In an email sent to observant Jews on campus, Cynthia Yang, the deputy chief of staff to the college president, and the head of the college’s pandemic response team, described the new technology protocols for reporting COVID-19 symptoms and participating in contact tracing.
Then, it all went south. Quickly. “We recognize that how you have practiced religious traditions in the past may not align with the use of technology during the high holidays or the Sabbath, but this year it is paramount for the community’s health and safety that you abide by the Barnard pledge and follow the college’s policies and procedures.” (emphasis added.)
The idea a university bureaucrat — and not Rabbis or other Jewish leaders — would instruct Jewish students on how to square their practical obligations to the college with their religious beliefs, is deeply offensive.
That this bureaucrat would specifically imply that the religious practices of Jews on campus are all “in the past,” and that despite their beliefs, their convictions, their faith, they need to abide by a system set up by people who have not considered their circumstances at all, is simply unacceptable.
Barnard was a bastion of liberalism before the word woke entered the lexicon. Anyone who works there has sat through countless sessions on diversity and inclusion. So I have to wonder: other than checking the box to prove progressive bona fides, what exactly is the purpose of a seminar on diversity and inclusion? If something as basic as whether a recognized religion has the right to practice its beliefs is something lost on a senior administrator at a liberal arts college, we can only draw two conclusions.
Either diversity and inclusion efforts are not crafted with Jews in mind at all — despite our multi-generation history of enslavement, oppression, displacement, ethnic cleansing, and genocide, our experience is bizarrely characterized as privileged by the vast majority of leftist caucus. Therefore, we don’t matter. At all. Or: diversity and inclusion trainings are meaningless attempts by cowed bureaucrats to signal that they and their institutions are just as woke as everybody else. That virtue signaling is a plea: please, inoculate us against cancellation. These choices are not mutually exclusive. As is often the case, the truth likely lies somewhere in the middle.

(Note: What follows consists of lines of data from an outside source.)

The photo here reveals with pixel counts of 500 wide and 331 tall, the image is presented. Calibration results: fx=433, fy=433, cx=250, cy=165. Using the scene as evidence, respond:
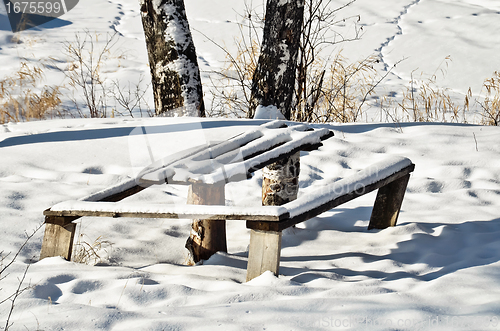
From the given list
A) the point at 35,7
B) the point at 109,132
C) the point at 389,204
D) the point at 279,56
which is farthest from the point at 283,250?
the point at 35,7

In Barnard’s case, the situation was rectified a short while after the offending email. Cynthia Yang wrote again, to apologize, to say her email was “written in haste” and that it “was not considerate in the way it should have been of each students’ ability to practice and observe their religion.”
Yang liaised with Yonah Hain, the campus Rabbi, (whose name she misspelled) to create a plan that would enable the university to obtain the information it needs, in real-time, without violating Jewish students’ rights to observe Shabbos. That kind of dialogue and engagement is precisely the thing that should have taken place before any email was sent out targeting religious Jews on campus.
Meantime, while the immediate crisis has been averted, the broader implications of Barnard’s vile position will not quickly be forgotten. Jews have kept Shabbos through 3,000 years of oppression. Through the Holocaust, the Spanish Inquisition, the expulsion from Arab lands. My grandmother found a way to have a Passover Seder (minus the accouterments) in the Nazi concentration camp of Bergen Belsen. Jews blew the Shofar in Auschwitz.
But the message to us is clear: the people in power at the elite institutions in this country believe that it is their right to decide when and how we practice our faith. It is not.